While today Park City, Utah is known as a top-rated winter destination, its history runs deep in silver mining.  Park City was incorporated in 1884 after the area was discovered to be rich in silver. The town flourished as people flocked to the area from all over the world in hopes of striking it rich. In the 1930s, skiing began to draw interest after a ski jump was built atop the Creole Mine dump. As the mining industry started to crumble, skiing in Park City continued to gain popularity when a ski lift was installed at Snow Park (now Deer Valley Resort) in 1946. and then again in the mid-60s with the opening of Treasure Mountain (now Park City Mountain Resort). Although silver mining in Park City disappeared for good by the 1980s when the price of silver declined drastically, the ski industry continued to grow.

Perhaps not obvious at first, Park City’s mining history remains prevalent throughout town. Buildings, mine structures, and relevant names are still present at both Park City Mountain and Deer Valley Resorts.  As you’re cruising the slopes, keep your eyes peeled for some of these names that are rich with Park City mining history.  You can even impress friends and family with your historical knowledge.

This ski run, accessed via Park City Mountain Resort’s Pioneer Lift, shares its name with the California-Comstock mine.  Although stories offer conflicting facts, it’s believed that the Comstock and California mines consolidated in 1903.  The mine, which began deteriorating in 1917, produced 150 tons of ore per day during its production prime.  A structure remains where the Keystone ski run meets Jupiter Access (skiers left).

CREOLE: It’s possible you’ve heard stories of the Creole Mine dump – it’s where some of Park City’s earliest ski jumping took place. It’s now the name of a trail at Park City Mountain Resort, which drops skiers and riders into town.

MUCKERS: Accessible via the resort's Bonanza lift, Muckers’s trail name refers to the mining role, mucking. A mucker’s job was to clean up any mess created as a result of blasting holes into the rock.

DOUBLE JACK/SINGLE JACK:  These two trails, which sit adjacent to one another, are named after the hammers that miners used to create holes in rock for placing dynamite.  A single jack took one miner to operate and weighed only four pounds, while a double jack required two miners and weighed between 8-12 pounds.

GLORY HOLE: The name of this trail at Park City Mountain Resort refers to the hole where an underground mining excavation reached the surface to daylight.

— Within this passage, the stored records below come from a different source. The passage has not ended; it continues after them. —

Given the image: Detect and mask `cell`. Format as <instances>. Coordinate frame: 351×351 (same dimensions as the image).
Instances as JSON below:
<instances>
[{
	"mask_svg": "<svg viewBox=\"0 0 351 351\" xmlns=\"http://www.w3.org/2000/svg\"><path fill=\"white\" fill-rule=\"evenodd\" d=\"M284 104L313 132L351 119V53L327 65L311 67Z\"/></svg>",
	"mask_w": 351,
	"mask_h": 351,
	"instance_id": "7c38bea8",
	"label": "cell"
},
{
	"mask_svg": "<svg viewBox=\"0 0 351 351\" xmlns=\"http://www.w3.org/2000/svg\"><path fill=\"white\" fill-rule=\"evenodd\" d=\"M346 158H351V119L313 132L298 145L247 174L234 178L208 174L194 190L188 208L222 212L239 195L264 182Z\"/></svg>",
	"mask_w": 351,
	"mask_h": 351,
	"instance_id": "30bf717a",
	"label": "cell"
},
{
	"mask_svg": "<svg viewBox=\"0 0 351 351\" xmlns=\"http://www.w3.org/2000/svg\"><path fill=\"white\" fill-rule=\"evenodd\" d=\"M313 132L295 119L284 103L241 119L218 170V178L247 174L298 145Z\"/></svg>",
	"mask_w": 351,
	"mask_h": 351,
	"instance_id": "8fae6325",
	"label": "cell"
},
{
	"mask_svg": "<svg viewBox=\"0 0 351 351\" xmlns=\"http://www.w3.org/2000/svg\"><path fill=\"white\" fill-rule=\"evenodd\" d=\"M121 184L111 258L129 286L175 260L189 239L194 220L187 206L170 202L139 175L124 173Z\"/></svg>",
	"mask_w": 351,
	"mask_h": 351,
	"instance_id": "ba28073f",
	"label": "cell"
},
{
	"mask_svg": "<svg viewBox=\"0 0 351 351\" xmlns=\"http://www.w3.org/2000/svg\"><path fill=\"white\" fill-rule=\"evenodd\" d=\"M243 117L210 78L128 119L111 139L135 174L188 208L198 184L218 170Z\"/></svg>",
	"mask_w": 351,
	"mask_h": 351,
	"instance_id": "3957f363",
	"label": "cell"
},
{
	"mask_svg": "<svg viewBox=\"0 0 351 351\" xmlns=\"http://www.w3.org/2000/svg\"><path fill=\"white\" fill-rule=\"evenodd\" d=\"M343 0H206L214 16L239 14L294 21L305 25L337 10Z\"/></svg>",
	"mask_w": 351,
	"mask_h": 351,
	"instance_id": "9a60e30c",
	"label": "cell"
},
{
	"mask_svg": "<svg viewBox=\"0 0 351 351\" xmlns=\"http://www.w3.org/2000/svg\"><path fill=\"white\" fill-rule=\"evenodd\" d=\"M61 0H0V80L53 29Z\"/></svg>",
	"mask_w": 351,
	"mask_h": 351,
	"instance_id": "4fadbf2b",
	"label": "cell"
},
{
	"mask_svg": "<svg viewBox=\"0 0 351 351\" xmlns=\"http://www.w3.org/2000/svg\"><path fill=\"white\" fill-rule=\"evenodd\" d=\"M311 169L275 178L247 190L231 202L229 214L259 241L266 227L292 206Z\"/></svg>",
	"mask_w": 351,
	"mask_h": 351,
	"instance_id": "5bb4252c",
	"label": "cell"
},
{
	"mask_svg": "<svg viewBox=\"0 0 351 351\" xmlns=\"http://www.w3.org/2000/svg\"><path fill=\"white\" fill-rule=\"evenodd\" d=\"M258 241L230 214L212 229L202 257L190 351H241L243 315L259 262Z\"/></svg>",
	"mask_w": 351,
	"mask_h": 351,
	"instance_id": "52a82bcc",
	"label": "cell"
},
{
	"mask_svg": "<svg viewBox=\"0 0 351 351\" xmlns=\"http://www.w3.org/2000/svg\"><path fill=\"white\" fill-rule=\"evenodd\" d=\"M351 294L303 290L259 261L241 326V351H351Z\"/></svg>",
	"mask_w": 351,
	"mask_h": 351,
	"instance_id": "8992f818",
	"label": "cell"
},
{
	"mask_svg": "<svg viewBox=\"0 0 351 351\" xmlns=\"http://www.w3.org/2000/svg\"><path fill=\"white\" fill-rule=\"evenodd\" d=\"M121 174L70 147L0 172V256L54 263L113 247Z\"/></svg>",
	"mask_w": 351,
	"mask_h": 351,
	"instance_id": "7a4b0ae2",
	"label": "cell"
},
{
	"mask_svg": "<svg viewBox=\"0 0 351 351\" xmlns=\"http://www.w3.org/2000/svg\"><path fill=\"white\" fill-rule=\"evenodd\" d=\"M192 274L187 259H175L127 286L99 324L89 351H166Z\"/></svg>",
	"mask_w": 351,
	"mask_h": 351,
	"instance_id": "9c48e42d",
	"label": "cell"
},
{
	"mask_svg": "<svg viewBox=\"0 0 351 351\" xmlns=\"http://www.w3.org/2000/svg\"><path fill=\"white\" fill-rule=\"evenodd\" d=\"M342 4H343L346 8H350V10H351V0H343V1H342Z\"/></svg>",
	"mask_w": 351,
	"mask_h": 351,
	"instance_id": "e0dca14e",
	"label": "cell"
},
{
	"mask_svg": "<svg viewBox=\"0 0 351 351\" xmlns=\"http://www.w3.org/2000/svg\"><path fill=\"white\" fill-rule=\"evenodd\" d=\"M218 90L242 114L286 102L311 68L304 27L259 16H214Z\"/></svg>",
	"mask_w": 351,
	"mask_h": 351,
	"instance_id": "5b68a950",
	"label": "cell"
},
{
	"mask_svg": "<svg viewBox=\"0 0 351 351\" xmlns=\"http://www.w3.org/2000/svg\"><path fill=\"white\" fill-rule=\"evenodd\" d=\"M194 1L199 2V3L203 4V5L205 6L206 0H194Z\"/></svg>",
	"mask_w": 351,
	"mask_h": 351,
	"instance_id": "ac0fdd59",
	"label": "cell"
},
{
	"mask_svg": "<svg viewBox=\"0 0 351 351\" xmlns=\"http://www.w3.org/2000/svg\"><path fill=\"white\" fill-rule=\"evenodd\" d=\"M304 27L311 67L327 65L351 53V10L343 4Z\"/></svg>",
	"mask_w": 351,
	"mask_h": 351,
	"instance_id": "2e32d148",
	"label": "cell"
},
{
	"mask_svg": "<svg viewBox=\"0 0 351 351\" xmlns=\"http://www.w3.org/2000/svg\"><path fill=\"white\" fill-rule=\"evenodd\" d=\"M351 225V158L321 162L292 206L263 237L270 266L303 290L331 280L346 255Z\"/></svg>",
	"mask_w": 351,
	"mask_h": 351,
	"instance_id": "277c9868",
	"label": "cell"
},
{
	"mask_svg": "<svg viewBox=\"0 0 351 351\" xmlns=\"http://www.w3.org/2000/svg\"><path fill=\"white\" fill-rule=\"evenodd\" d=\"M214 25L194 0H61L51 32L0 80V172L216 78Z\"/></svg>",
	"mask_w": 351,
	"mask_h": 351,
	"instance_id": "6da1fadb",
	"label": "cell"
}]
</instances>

SILVER KING: The steep ski run off of Park City Mountain Resort’s Crescent lift refers to the Silver King Coalition Mine. The mine, from which Thomas Kearns grew his wealth, has historic structures that remain at the bottom of the resort’s Bonanza chairlift. 

SILVER QUEEN: This ski run at Park City Mountain Resort is named after Utah’s “Silver Queen,” Susanna Egeria Bransford Emery Holmes Delitch Engalitchef, who made her fortune from the Silver King Mine.

THAYNES LIFT: Located next to the Thaynes Lift at Park City Mountain Resort are the remnants of Thaynes Shaft Complex, which was built in 1937 by the Silver King Mine.  When active, the structure even included a boarding house.  

Offering some of the steepest terrain at Deer Valley Resort, the Daly Chutes are named after John Daly, who owned the Daly, Daly Judge, and Daly West Mines. 

MAYFLOWER LIFT/BOWL: Today at Deer Valley Resort, Mayflower Bowl is often synonymous with powder day fun, but at one point in time the Mayflower name referred to Park City’s “most unique” mine.  Why unique? It was the only mine in Park City to produce copper and gold.

ONTARIO BOWL: Named after the Ontario Mine, which was at one point considered to be the “greatest silver mine in the world,” Deer Valley Resort’s Ontario Bowl is a must-ski area of the resort – especially on a powder day.  George Hearst purchased the Ontario Mine in 1872 and his mining millions helped establish the media empire of his son, William Randolph Hearst.

SOLID MULDOON: So what is a solid Muldoon? While the name of this Deer Valley Resort ski run comes from a Park City mining claim, other originations exist, including the story of wrestler William A. Muldoon (1852-1933), known as the “solid man.”

TRUMP: One might think that this Deer Valley Resort trail is named after Donald J. Trump, the 45th President of the United States, but it’s actually named after a mining claim. 

As you can probably imagine, this is just a small sample of where Park City’s mining history can be seen today.  The stories and signs are everywhere and offer unique insight into the way things were during the silver boom.  If you ever find yourself wanting to learn more about Park City’s mining history, a great way to spend a few hours off the slopes is at the Park City Museum on Historic Main Street.  There you can explore exhibits about both Park City’s ski and mining history.